--- BEGIN ---
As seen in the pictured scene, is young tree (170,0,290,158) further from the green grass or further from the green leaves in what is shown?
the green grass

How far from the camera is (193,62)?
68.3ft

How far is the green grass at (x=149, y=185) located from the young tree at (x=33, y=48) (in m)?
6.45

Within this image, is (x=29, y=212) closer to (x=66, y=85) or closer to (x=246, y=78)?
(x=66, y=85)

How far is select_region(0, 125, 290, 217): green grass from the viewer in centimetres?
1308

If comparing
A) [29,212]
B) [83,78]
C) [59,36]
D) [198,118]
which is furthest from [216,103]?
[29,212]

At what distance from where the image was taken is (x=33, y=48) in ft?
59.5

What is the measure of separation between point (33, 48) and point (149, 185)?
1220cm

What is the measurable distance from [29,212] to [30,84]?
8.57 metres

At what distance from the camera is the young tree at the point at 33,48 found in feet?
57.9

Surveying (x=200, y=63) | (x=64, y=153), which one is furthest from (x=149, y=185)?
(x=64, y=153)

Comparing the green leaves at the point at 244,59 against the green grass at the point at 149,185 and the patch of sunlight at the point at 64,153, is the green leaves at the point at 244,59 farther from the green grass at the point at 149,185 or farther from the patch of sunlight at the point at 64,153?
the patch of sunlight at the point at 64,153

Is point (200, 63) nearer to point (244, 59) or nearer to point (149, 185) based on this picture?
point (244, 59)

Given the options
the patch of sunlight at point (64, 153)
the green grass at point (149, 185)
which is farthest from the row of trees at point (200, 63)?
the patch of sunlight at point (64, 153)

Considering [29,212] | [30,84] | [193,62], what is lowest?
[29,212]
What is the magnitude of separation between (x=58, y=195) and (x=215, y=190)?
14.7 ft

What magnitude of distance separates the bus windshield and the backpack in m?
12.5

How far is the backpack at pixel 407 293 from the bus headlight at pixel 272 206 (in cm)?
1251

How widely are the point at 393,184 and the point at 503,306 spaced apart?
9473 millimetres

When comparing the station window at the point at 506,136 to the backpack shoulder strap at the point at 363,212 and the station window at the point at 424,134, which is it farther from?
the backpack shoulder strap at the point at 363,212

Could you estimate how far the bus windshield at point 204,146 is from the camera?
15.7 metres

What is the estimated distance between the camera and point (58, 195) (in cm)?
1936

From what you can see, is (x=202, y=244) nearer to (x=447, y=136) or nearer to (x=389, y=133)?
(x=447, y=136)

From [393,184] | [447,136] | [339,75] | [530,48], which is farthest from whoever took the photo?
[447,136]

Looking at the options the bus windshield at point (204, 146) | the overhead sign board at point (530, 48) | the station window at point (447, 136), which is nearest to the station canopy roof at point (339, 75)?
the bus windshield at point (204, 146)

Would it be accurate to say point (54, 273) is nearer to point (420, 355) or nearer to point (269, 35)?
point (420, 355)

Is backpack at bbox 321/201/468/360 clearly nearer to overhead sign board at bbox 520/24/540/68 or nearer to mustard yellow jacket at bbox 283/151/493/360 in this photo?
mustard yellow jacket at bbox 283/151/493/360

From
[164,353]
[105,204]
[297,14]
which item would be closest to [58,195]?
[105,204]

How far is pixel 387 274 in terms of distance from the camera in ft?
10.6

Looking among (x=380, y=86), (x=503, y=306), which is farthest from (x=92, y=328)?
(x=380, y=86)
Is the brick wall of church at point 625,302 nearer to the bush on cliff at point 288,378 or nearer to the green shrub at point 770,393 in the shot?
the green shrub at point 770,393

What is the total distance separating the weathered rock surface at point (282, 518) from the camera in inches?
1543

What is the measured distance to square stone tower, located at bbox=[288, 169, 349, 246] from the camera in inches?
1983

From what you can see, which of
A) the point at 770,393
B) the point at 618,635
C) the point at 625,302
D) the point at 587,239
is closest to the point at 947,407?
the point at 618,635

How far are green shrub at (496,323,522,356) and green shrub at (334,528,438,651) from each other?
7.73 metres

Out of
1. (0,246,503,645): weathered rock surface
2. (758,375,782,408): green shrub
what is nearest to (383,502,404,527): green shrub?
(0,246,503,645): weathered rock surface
--- END ---
--- BEGIN ---
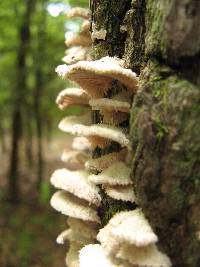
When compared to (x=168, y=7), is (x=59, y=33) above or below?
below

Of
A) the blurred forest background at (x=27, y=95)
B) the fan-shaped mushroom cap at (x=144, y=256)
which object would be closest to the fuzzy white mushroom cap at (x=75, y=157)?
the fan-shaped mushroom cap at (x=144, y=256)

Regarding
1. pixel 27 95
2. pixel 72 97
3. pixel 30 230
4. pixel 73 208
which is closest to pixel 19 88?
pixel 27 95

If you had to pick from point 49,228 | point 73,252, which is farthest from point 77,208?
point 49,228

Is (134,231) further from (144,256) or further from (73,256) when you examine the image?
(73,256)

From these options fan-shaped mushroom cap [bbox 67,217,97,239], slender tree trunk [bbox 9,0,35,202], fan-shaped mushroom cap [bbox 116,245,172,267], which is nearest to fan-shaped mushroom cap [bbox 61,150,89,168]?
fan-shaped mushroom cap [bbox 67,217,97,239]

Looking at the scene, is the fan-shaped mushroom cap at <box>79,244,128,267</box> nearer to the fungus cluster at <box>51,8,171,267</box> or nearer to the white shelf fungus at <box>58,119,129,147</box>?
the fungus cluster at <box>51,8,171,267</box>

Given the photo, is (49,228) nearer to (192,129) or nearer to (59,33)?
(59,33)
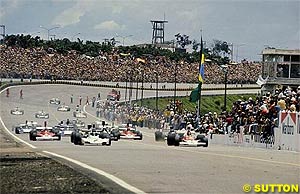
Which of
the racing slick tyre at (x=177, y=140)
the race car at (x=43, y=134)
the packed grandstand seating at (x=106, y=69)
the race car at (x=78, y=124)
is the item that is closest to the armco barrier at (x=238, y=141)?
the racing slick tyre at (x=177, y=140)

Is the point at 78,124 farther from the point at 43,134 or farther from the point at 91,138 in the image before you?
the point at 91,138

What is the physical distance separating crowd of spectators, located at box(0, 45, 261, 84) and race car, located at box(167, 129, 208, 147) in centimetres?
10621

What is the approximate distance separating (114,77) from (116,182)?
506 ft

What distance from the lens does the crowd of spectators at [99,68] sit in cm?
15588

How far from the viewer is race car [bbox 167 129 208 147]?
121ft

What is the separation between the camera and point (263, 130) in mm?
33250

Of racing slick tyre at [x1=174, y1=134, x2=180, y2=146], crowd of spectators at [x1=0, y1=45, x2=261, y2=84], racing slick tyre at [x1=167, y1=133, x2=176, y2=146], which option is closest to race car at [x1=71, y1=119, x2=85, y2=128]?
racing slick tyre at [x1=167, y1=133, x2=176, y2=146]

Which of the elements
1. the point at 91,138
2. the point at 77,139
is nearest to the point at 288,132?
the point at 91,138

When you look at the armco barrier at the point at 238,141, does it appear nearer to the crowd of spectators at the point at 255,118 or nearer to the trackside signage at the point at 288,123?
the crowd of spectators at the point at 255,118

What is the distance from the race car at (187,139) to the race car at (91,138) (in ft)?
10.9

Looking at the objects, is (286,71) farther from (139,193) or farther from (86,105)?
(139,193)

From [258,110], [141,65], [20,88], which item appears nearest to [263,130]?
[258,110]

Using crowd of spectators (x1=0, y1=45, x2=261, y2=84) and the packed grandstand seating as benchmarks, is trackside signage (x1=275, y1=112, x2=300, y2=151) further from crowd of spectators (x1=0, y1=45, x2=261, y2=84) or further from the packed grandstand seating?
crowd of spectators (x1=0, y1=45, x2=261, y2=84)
--- END ---
--- BEGIN ---
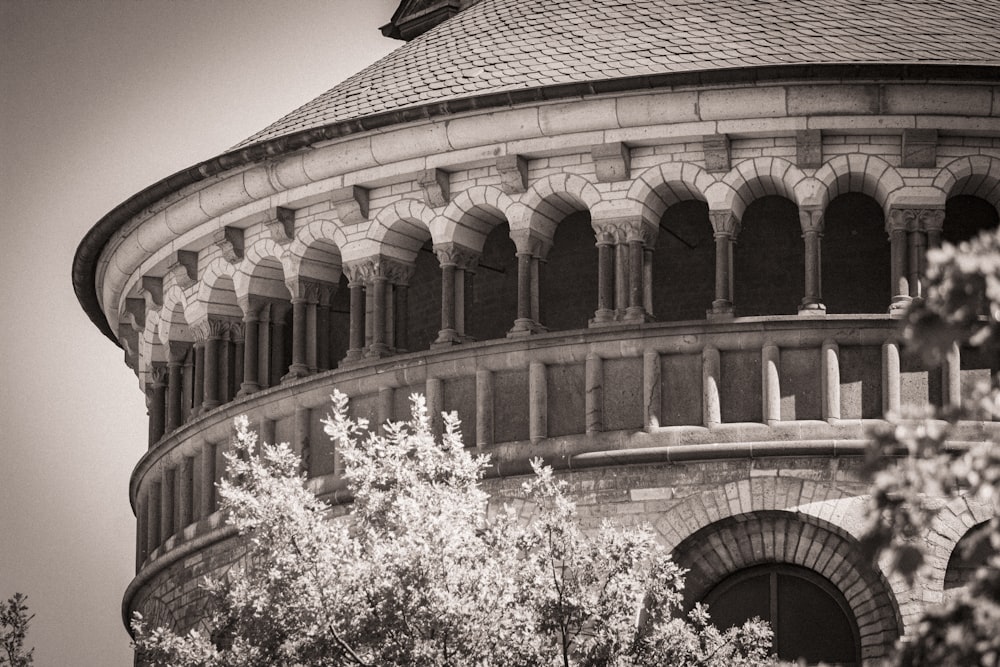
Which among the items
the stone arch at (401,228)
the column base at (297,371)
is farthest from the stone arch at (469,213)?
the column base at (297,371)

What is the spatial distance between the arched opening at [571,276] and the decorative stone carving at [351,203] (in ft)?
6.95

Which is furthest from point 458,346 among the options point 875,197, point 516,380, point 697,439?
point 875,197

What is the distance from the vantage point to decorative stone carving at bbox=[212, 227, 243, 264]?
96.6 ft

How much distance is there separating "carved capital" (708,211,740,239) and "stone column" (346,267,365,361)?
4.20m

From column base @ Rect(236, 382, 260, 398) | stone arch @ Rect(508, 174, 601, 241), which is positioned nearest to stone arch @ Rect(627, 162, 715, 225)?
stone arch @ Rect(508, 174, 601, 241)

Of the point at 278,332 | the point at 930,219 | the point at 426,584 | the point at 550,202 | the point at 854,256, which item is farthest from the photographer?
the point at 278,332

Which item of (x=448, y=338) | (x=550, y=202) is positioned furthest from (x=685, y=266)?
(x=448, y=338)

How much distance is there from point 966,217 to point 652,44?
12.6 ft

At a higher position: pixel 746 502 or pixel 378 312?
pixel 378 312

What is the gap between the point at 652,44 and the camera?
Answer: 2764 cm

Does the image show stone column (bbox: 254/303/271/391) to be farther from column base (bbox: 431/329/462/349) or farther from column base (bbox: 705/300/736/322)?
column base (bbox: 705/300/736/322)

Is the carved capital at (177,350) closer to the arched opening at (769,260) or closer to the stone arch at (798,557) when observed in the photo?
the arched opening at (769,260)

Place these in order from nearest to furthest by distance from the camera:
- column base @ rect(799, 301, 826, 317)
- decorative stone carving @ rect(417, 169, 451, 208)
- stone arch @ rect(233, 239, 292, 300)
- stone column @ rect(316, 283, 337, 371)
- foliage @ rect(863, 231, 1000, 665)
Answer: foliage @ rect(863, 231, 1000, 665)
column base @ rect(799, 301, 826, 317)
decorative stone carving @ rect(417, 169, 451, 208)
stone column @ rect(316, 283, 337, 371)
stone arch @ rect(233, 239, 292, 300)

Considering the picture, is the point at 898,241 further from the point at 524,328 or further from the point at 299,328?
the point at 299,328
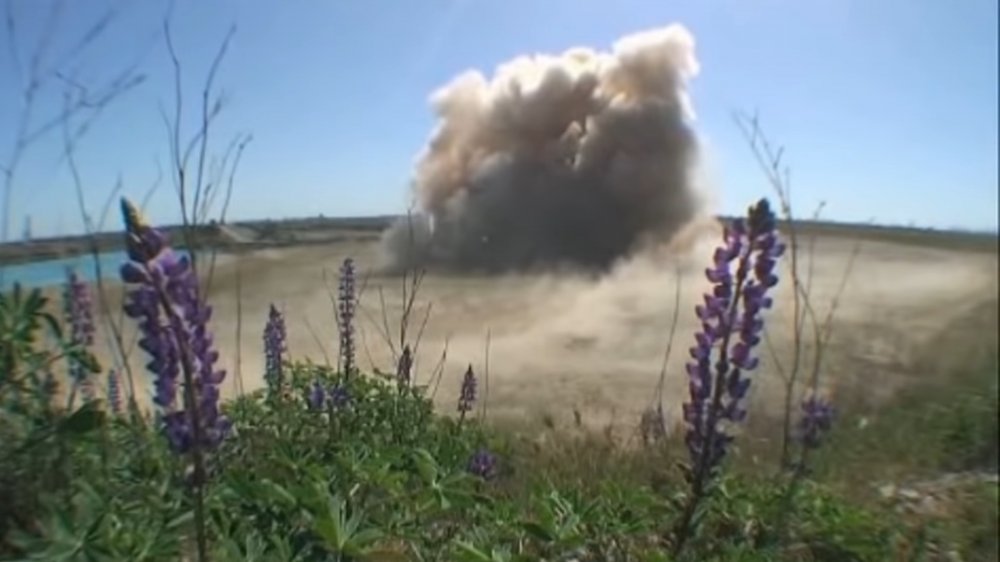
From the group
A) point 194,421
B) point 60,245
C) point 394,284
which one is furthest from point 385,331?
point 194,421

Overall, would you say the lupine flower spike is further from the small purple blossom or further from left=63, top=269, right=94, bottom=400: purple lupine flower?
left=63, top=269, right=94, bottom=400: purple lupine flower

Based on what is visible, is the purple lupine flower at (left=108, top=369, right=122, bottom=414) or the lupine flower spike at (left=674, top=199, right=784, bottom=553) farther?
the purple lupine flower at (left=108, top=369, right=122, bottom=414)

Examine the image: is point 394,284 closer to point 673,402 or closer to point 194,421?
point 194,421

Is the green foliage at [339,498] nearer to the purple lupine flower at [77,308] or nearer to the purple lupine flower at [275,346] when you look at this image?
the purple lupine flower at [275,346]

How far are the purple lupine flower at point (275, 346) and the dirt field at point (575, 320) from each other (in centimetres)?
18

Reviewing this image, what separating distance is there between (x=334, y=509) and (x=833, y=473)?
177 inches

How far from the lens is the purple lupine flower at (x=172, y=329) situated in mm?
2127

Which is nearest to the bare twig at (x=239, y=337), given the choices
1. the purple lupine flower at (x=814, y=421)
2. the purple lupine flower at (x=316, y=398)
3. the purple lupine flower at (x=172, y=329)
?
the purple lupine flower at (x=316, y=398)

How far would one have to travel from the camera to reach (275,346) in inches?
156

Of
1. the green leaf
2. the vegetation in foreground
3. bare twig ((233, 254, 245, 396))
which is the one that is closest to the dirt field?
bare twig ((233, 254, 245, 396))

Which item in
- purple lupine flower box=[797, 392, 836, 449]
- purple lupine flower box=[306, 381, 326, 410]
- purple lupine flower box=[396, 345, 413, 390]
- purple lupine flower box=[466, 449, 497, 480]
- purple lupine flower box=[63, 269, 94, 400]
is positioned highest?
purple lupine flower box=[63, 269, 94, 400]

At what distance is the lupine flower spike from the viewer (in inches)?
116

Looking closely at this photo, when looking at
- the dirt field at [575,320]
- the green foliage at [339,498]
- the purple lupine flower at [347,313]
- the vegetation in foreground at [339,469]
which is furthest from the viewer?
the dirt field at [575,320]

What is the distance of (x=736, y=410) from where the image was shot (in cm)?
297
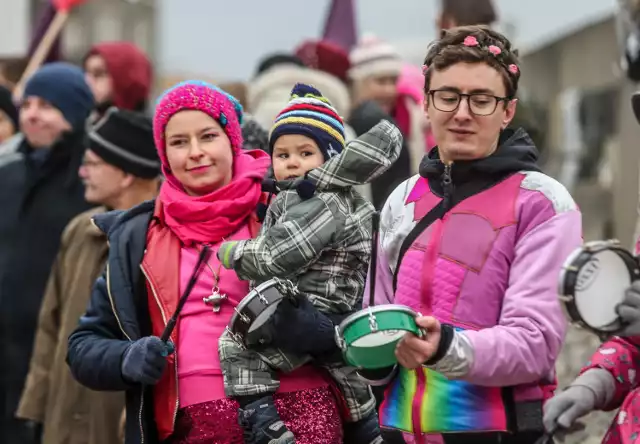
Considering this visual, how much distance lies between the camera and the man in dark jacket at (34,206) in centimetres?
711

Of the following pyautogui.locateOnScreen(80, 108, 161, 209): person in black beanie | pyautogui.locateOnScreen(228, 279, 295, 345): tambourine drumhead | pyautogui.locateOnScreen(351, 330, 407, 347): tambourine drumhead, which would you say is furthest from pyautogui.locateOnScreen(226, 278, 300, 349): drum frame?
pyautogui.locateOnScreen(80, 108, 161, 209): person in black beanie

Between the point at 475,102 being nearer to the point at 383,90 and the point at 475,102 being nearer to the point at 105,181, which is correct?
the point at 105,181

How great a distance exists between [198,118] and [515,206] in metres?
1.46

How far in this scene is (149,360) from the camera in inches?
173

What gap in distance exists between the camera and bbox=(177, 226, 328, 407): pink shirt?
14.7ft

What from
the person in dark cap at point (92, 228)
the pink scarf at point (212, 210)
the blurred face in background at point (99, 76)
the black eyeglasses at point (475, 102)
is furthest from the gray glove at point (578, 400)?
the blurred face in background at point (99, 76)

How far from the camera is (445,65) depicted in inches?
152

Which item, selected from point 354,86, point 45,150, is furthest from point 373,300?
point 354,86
--- END ---
How many lines in the records above contain the word "that"? Reply with the number alone.

2